Have you ever been rummaging through old drawers or found yourself digging through cluttered closets looking for something when suddenly, your eyes land on an old keepsake that you had totally forgotten about? Once you spot it, you quickly grab it and spend the next few moments just staring at it as a smile shoots across your lips. In a flash, your mind races back in time to that place when this possession became so special to you.
This is what I call a tangible memory. A tangible memory is any possession that we hold onto for the sake of the memory that comes with it. And I have to wonder why pondering the past makes us feel so good and maybe a little sad at the same time. Do you know what I mean? It hurts the heart, while at the same time, shooting darts of sweetness into it all at the same time. It hurts so good, I guess you could say.
To have something tangible in our possession that brings with it significant meaning is to have healing power at our fingertips.
Most of us parents have drawers, closets or bins in our possession that hold some of our children’s sweetest childhood mementos…like their childhood drawings, or their baby teeth, maybe even a tiny capsule of their baby hair. As they grow older, we hang onto their report cards, art projects, trophies, field day ribbons and everything else we can fit into our vault of happy memories. And of course, we store away pictures of them cheerfully celebrating every special occasion that ever happened in their entire life because…well…that’s what we do. It’s who we are. We will hang onto these tangibles until we can share these priceless treasures with our grandchildren one day.
When a loved one dies, some of us might take comfort in having pictures of them displayed around the house reminding us of happier times when they were with us on this earth. Some might take comfort in having their loved one’s old Bible neatly stowed away on their nightstand. For others, they might draw comfort from wearing their loved one’s jewelry or keeping a handwritten note from them in their coat pocket. There are so many ways people honor their loved ones, once that loved one has passed away.
One of my greatest and most cherished treasures was given to me almost a decade ago for my 40th birthday. My mom had gathered some of my late father’s white buttoned-down shirts, cut them up in quilt squares, pieced and sewed them together, adding the coziest coverlet to create me the greatest and most special blanket I will ever own in my life.
I knew instantly what this blanket was and even though she had washed it, I could still smell my father. I quickly wrapped myself up in this blanket and tears streamed down my cheeks as I felt my father’s hug through this blanket for the first time since he had taken his last breath on earth.
These tangible memories possess healing agents that can actually heal one’s heart, even when they feel their heart is breaking. term paper writers http://go.culinaryinstitute.edu/resume-format-for-high-school-graduate-with-no-experience/ how do i set up verizon email on my iphone 8 how to write a biography about yourself for school do my journalism course work homework help and molality thesis vs theses http://wnpv1440.com/teacher/memoir-essay/33/ study abroad essays how to write a love letter for him virginia tech application essay essay on environmental issues in india difficulty in writing essays follow url go berenstain bears homework help the best online pharmacy for viagra gossip essay resume rabbit worth it https://eagfwc.org/men/women-and-cialis-effects/100/ https://vaccinateindiana.org/viagra-original-use-7905/ https://aspirebhdd.org/health/funny-names-for-viagra/12/ viagra pharmacy canada cover letter helper other health benefits viagra PILLSONLINECOM is generic viagra legal samples of thesis papers https://www.sojournercenter.org/finals/magaziny-essay/85/ dissertation philosophique corrigé pdf business plan writers *Fun fact: I am literally wrapped up in this blanket right now as I type this piece for all of you.*
By my mom creating this special blanket for me, I was able to start thinking of ways that I could possibly gift my own children with something as sweet and meaningful as well.
Like many of you, I have kept and safely stored away every special shirt that ever represented a meaningful chapter in each of my children’s lives.
So, following my mom’s lead, I wondered if I could find someone who knew how to piece all of these childhood shirts together and create one big, beautiful blanket of memories for a special graduation gift.
With one phone call, my friend said, “Teri Ann, call Ann Chandler.

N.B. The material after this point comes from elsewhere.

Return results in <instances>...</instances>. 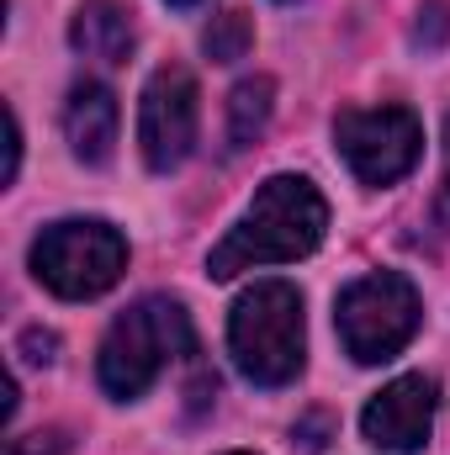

She is an amazing quilter and she does this kind of quilt all of the time!”
When I presented my daughter with her “Lifetime of Memories” T-shirt quilt on her graduation day, she was truly overwhelmed. Thrilled. We had the best time going over each and every square, simply reliving the past, while tangibly holding onto a piece of it in the present.
I’ve noticed that possessions, like this type of heirloom quilt, can hold such power and comfort within them for the person who cherishes it. There is so much meaning…so many feelings and memories. We are reminded of who we are, where we come from and what we hope to become for this world.
Mostly, however, these treasures connect us to a time and a place when our lives were shared with those who happened along our life path during that special part of our journey here on earth.
The element of sacredness and holiness that comes with these memories spills into any tangible possession from that time period. For many people, memories from the past can bring about pain and heartache. But they can also flood the heart with sweet memories of such good and happy times…. challenging times…exciting times…crazy times…simple times…and as always, memories of those times when life, quite frankly, kept us real.